Reid insisted it is those GOP internal divisions that are threatening to shut down the government after April 8, in less than two weeks.
“For the sake of our economy, it’s time for mainstream Republicans to stand up to the Tea Party and rejoin Democrats at the table to negotiate a responsible solution that cuts spending while protecting jobs,” he said.
First point: No Republican is “threatening to shut down the government.” The House of Representatives is controlled by Republicans. The Senate is controlled by Harry Reid and it is he who, by rejecting the House budget plan, is trying to force a shutdown, which he clearly hopes to blame on the GOP.
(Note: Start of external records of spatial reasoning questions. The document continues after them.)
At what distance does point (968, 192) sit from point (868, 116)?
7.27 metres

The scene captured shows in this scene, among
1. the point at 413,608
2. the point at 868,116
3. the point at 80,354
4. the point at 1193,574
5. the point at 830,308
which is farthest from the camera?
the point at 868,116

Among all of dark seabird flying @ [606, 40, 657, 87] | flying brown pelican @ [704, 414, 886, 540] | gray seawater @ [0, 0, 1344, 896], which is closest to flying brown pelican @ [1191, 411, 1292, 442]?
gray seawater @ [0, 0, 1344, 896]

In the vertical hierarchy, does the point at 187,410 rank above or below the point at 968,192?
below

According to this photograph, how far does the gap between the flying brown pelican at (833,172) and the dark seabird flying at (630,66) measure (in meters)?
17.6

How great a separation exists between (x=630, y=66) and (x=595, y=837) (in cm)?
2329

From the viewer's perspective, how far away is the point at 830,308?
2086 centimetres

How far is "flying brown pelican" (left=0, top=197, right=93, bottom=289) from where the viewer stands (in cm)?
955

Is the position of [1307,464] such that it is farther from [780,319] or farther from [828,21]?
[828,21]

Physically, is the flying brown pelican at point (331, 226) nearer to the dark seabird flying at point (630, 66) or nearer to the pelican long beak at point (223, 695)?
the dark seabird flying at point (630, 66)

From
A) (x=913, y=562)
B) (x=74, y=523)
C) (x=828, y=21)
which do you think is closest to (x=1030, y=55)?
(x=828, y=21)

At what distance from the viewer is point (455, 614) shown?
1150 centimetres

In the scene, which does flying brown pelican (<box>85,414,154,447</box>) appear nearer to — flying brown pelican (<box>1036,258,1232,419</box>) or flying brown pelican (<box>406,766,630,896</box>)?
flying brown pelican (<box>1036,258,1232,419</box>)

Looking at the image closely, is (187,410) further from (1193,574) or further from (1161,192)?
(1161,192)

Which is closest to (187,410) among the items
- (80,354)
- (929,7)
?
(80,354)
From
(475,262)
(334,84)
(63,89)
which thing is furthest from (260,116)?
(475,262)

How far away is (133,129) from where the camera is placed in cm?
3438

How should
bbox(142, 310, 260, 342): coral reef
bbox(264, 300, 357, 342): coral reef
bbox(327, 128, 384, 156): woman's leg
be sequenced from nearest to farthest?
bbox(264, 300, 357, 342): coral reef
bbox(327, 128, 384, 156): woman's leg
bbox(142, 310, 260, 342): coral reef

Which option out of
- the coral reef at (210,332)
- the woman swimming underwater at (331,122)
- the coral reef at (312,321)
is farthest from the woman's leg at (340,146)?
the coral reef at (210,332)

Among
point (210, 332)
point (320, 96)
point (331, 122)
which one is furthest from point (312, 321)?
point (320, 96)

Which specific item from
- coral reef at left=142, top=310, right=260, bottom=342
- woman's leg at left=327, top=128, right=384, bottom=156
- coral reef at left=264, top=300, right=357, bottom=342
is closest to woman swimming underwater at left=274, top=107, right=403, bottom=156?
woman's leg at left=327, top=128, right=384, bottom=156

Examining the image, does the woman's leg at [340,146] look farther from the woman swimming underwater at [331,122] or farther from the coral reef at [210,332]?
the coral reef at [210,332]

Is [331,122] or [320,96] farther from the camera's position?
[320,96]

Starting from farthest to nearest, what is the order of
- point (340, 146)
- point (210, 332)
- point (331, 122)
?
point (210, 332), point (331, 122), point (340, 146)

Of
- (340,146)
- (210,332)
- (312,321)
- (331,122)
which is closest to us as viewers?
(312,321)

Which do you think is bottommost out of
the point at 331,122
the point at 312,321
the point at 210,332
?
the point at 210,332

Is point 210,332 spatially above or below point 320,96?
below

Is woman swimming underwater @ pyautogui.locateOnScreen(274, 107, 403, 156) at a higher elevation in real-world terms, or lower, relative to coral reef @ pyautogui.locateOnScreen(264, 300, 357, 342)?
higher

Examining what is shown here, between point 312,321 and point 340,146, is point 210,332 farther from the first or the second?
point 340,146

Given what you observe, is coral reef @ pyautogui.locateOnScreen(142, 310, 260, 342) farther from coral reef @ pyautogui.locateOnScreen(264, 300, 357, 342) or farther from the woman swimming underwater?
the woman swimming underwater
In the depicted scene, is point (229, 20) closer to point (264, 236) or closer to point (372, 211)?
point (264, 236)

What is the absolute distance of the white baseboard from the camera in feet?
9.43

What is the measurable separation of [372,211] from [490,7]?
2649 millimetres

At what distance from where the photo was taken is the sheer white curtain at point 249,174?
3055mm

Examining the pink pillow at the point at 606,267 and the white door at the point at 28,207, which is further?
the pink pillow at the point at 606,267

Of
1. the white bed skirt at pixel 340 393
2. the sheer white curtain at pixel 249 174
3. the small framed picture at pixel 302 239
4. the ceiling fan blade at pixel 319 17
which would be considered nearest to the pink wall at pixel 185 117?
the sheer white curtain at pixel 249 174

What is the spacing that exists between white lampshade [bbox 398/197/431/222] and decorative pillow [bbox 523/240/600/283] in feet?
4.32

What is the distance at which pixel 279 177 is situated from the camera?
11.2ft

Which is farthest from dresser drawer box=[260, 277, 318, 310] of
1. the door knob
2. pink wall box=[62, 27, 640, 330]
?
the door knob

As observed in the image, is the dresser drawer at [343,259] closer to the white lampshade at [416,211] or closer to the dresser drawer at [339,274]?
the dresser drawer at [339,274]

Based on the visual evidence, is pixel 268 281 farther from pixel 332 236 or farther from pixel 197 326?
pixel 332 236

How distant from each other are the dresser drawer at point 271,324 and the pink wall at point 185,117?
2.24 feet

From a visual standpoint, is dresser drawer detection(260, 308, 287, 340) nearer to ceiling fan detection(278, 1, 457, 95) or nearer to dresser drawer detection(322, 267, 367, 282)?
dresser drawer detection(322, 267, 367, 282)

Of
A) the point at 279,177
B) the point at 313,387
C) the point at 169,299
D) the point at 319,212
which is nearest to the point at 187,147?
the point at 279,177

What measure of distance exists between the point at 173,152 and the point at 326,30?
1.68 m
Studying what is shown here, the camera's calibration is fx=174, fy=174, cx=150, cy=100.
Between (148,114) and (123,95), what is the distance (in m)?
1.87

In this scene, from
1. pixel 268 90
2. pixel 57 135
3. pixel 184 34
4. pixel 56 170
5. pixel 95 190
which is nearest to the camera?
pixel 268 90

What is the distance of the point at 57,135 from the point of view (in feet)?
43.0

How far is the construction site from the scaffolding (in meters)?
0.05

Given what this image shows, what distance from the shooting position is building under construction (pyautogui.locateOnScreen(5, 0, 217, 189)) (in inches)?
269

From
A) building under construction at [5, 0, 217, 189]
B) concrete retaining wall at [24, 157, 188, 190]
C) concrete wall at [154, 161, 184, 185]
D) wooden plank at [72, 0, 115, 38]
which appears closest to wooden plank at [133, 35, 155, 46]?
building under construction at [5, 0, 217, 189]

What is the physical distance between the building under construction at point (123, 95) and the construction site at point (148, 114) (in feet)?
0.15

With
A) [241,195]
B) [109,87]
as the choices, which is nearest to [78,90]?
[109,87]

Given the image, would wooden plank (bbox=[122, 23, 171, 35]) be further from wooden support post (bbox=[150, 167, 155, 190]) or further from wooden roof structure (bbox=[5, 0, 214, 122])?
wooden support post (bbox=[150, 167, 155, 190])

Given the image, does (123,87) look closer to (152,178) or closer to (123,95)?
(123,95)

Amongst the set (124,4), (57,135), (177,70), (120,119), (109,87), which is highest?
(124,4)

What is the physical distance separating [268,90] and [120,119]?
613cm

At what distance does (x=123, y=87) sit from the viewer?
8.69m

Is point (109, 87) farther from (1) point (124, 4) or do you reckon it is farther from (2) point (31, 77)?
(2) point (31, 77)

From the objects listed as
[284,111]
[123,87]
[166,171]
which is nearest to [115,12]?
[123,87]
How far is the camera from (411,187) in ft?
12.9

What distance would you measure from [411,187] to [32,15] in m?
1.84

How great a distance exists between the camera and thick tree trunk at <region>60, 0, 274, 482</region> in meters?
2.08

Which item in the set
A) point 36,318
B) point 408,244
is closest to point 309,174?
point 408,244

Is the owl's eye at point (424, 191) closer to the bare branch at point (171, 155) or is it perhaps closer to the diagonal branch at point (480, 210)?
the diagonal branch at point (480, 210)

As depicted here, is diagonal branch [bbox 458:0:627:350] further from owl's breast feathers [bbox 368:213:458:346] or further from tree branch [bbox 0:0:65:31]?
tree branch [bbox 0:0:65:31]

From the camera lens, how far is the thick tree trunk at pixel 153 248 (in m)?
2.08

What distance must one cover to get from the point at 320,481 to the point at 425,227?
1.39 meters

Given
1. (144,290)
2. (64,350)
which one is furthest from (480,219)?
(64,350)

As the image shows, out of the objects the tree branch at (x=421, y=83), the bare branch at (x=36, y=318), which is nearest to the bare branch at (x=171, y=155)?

(Question: Are reporters at The Hill professionally obliged to report Reid’s dishonest rhetoric in this credulous manner, as if they were stenographers or publicists at a p.r. firm? The Hill‘s Erik Wasson “reports” three entire paragraphs quoted directly from Reid’s press release and it is not until the eighth paragraph of Wasson’s article that he begins to permit the GOP to respond.)
Second point: Republicans are doing a piss-poor job of explaining the shamelessly deceptive game being played by Reid and the Democrats, who are not being directly called out on their use of the federal budget as a political hostage. Every day, in every statement, in every public appearance, Republicans should point out that the current negotiations are the result of Nancy Pelosi’s failure, when Democrats held an insuperable majority in the House, to pass a budget for Fiscal Year 2011. Had Pelosi and the Democrats done their job last year, we would not be in our current “crisis” mode, and any attempt to scapegoat the GOP for this situation is nothing but a damned lie.
Third point: If Boehner lets Reid get away with this kind of stuff — driving a wedge into the GOP House caucus — it is Boehner, and not Reid, who is to blame.
The overwhelming Republican victory in 2010 was a clear mandate for reducing the out-of-control deficit spending that has been a deliberate part of the Obama administration’s misguided Keynesian economic policy. In the current budget negotiations, Reid and the Democrats are trying to “win” retroactively an election campaign they lost.
These are self-evident political facts, which are not complex or “nuanced,” and which any taxpayer can easily understand. If Boehner, Cantor and other GOP leaders are unable to articulate these facts, if they let themselves be bamboozled into arguing policy in the phony terms dictated by Democrats, then they do not deserve to be called “leaders,” and deserve the defeat into which they seem to be stumbling.
Senate Democrats and the White House on Monday were working to finalize a new counteroffer to the GOP on 2011 spending cuts.
The counteroffer would cut an additional $20 billion from 2011 spending on top of the $10 billion already cut by two short-term continuing resolutions enacted this month, sources close to the talks said.
Today is the first time I’d ever noticed Wasson’s byline (he joined The Hill staff in November) and, as in the previous Harry Reid story, here Wasson offers eight consecutive paragraphs of Democrat talking points before making an “oh-by-the-way” gesture toward letting Republicans reply.